Text block
===============
Note: Once you publish data into Relativity, you have the option of exporting it through the Relativity Desktop Client.

When you start publish, the Publish Files button changes to Cancel. You can use this to cancel the processing set. For more information, see Canceling publish.

Publish process

The following graphic and corresponding steps depict what happens behind the scenes when you start publish. This information is meant for reference purposes only.

Publish process diagram

  1. You click Publish Files on the processing set console. If you’ve arranged for auto-publish after discovery, publish will begin automatically and you aren’t required to start it manually.
  2. A console event handler checks to make sure that the set is valid and ready to proceed.
  3. The event handler inserts all data sources on the processing set into the processing set queue .
  4. The data sources wait in the queue to be picked up by an agent, during which time you can change their priority.
  5. The processing set manager agent picks up each data source based on its order, all password bank entries are synced, and the agent submits each data source as an individual publish job to the processing engine. The agent then provides updates on the status of each job to Relativity, which then displays this information on the processing set layout.
  6. The processing engine publishes the files to the workspace. Relativity updates the reports to include all applicable publish data. You can generate these reports to see how many and what kind of files you published to your workspace.
  7. Note: Beginning in July 2017, publish is no longer a single long-running process and instead is a distributed process that is broken up into separate jobs, which leads to more stability by removing this single point of failure and improves performance by allowing the distribution of work across multiple workers. Thus, publish is consistent with the other types of processing jobs performed by the worker manager server, in that it operates on batches of data for a specific amount of time before completing each transactional job and moving on.

  1. Any errors that occurred during publish are logged in the errors tabs. You can view these errors and attempt to retry them. See Processing error workflow for details.
  2. You set up a review project on the documents you published to your workspace, during which you can search across them and eventually produce them.

Monitoring publish status

You can monitor the progress of the publish job through the information provided in the Processing Set Status display on the set layout.

(Click to expand)
===============
Records
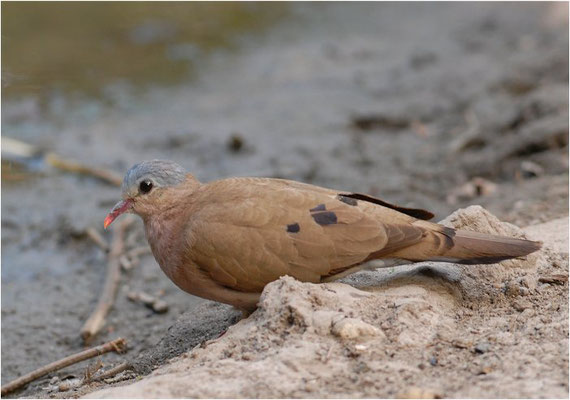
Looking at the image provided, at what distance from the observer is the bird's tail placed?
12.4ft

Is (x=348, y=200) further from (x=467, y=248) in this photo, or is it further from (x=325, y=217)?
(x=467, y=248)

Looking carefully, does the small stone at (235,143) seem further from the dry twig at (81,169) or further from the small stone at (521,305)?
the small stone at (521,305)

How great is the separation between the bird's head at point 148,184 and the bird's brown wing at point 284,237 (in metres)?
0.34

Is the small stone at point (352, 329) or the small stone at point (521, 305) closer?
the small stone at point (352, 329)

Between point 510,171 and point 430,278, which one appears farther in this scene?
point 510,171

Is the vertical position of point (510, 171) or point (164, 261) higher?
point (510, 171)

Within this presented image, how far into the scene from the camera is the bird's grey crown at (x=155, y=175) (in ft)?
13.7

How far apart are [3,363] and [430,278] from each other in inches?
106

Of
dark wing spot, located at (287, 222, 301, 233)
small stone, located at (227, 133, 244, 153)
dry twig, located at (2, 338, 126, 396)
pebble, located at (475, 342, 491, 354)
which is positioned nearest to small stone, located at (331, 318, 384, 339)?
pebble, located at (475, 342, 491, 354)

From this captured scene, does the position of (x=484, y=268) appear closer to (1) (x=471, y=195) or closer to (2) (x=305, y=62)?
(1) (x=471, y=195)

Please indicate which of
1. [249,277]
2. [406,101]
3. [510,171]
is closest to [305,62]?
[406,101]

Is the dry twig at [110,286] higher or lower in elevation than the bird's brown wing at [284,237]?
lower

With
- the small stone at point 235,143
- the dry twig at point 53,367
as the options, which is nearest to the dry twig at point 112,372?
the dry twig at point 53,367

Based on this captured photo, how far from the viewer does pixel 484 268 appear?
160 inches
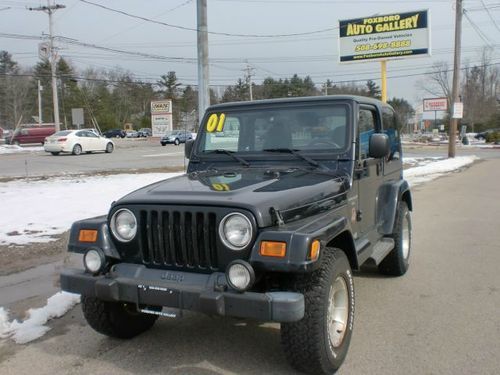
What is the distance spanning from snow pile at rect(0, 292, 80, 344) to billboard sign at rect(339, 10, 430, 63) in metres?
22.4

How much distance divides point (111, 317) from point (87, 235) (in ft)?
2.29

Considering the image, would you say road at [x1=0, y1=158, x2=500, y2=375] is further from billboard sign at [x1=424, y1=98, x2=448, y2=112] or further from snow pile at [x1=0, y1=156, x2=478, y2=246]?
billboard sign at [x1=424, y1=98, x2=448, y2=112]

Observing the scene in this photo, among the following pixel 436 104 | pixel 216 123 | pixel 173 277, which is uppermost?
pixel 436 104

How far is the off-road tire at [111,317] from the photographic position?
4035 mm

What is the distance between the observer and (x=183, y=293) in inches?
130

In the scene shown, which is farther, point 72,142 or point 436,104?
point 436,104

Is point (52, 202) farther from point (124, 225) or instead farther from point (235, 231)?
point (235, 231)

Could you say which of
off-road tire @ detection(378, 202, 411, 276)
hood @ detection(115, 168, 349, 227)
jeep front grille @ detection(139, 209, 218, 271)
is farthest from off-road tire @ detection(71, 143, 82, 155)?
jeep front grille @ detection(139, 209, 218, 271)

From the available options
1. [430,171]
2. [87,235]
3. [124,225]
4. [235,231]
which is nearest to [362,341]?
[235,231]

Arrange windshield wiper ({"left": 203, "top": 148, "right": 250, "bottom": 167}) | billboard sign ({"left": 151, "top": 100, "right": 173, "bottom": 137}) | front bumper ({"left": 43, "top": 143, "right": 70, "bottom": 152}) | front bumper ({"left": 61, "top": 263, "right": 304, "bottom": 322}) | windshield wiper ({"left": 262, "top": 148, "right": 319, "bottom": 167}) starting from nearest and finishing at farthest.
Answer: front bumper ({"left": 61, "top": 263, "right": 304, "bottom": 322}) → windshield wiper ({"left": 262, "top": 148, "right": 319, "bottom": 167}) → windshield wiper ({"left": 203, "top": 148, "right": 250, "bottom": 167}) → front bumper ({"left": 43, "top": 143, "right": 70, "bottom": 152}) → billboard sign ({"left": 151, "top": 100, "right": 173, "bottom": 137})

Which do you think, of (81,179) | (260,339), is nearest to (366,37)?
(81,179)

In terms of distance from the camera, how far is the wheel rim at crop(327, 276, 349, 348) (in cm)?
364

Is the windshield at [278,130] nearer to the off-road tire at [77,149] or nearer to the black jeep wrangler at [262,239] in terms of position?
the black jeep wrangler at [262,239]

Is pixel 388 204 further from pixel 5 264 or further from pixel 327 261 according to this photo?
===============
Set task 1
Decide whether each statement below agrees with the Relativity publish text. Answer yes or no for each, and quote the words of the text that settle it.
(a) Starting publish turns the Publish Files button into Cancel.
(b) Data sources waiting in the queue cannot have their priority changed.
(c) Since July 2017, publish has run as one long-running process.
Set task 2
Reproduce the Relativity publish text word for word, from "You can monitor" to "(Click to expand)".
Set task 3
List every handler, agent, engine, or server that the Relativity publish text names.

Worked solution 1
(a) Yes: "the Publish Files button changes to Cancel"
(b) No: "during which time you can change their priority"
(c) No: "publish is no longer a single long-running process"

Worked solution 2
You can monitor the progress of the publish job through the information provided in the Processing Set Status display on the set layout.

(Click to expand)

Worked solution 3
console event handler
processing set manager agent
processing engine
worker manager server